Exercise directions: Take each line of the material that includes "under" and copy it.

Extracted data:
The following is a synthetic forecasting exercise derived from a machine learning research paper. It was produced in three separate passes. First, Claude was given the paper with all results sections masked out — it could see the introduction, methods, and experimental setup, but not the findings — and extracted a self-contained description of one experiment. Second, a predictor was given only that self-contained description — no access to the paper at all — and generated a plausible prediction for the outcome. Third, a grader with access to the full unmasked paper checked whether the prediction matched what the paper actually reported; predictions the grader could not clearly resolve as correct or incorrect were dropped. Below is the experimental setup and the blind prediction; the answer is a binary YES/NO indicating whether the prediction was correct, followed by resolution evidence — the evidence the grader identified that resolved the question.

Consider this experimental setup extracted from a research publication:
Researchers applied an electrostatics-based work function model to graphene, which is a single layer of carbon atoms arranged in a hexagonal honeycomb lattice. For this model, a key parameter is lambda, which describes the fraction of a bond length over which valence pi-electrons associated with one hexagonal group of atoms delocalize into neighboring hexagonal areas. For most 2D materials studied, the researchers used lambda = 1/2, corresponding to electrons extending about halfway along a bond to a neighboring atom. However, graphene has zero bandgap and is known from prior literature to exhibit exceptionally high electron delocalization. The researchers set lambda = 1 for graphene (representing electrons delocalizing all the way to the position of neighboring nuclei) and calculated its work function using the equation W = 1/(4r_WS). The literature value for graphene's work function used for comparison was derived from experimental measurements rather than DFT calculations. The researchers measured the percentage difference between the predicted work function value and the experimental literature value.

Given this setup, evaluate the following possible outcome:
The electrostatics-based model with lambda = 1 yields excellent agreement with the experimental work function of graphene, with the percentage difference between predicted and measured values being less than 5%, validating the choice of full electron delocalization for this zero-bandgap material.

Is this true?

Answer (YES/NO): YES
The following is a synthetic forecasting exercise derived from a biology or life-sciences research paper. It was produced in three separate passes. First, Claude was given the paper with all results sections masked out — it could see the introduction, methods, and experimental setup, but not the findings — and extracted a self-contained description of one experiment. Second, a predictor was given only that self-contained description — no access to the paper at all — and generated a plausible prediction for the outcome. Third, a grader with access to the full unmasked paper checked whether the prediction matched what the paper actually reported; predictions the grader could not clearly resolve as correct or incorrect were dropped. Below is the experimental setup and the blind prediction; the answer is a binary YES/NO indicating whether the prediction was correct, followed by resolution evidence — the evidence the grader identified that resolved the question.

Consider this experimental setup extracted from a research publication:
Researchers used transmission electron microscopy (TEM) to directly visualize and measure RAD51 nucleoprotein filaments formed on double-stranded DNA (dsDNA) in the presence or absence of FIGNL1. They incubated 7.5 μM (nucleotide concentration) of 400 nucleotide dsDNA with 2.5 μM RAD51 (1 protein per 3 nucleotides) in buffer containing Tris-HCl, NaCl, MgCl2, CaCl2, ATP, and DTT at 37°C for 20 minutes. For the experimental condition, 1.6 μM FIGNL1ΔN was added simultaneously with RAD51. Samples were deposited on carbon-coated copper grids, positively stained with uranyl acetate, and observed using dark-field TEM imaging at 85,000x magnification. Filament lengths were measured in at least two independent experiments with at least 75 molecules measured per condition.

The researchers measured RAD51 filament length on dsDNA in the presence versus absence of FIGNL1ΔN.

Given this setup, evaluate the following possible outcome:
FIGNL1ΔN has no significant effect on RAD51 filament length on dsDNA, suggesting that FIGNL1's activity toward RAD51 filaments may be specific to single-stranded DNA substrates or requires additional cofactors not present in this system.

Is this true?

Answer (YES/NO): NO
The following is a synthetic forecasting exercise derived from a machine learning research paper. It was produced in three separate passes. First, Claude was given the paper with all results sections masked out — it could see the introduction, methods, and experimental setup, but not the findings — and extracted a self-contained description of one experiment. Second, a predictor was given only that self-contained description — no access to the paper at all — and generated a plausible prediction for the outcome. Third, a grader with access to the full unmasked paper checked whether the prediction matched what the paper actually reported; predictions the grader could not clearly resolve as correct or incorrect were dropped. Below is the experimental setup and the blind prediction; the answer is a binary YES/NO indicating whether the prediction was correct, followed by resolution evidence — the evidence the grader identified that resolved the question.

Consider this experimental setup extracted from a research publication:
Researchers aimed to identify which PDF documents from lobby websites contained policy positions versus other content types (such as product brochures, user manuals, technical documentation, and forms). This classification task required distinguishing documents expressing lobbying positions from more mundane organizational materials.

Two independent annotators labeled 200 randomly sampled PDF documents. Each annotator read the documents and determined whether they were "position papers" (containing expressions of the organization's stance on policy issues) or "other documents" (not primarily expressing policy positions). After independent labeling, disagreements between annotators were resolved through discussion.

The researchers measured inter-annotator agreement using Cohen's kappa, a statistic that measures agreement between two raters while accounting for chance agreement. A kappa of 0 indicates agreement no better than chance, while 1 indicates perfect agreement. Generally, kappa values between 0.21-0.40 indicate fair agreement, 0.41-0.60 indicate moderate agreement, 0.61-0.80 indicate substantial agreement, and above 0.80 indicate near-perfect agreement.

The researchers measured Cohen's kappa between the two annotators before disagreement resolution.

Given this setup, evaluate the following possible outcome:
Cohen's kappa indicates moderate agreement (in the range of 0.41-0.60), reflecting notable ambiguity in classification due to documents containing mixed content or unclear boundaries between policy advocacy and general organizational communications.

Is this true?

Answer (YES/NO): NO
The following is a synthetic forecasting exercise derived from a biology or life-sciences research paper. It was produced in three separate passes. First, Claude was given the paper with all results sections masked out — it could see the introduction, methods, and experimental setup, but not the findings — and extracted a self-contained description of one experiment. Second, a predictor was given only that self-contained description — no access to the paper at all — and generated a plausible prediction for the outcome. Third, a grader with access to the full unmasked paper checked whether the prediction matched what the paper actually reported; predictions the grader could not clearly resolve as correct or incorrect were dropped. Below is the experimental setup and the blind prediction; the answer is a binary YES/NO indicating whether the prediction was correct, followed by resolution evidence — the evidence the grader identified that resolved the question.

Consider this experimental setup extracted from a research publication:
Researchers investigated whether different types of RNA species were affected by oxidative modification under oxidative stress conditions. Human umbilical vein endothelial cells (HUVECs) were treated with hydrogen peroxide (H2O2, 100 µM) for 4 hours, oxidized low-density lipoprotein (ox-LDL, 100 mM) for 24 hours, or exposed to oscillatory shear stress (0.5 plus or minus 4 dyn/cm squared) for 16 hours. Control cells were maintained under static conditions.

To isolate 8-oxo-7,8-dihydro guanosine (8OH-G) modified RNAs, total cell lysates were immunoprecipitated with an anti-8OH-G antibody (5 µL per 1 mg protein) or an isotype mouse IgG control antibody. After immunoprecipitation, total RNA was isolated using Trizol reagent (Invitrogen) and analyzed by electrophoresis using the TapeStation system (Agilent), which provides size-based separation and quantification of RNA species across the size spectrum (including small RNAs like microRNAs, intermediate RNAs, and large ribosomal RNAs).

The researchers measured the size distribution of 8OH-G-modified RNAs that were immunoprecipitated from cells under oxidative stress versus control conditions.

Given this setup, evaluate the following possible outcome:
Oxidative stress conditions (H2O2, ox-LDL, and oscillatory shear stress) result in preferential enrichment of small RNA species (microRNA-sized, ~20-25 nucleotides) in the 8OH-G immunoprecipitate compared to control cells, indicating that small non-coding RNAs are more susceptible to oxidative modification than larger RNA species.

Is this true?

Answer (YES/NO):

Task response:
Researchers investigated whether different types of RNA species were affected by oxidative modification under oxidative stress conditions. Human umbilical vein endothelial cells (HUVECs) were treated with hydrogen peroxide (H2O2, 100 µM) for 4 hours, oxidized low-density lipoprotein (ox-LDL, 100 mM) for 24 hours, or exposed to oscillatory shear stress (0.5 plus or minus 4 dyn/cm squared) for 16 hours. Control cells were maintained under static conditions.
The researchers measured the size distribution of 8OH-G-modified RNAs that were immunoprecipitated from cells under oxidative stress versus control conditions.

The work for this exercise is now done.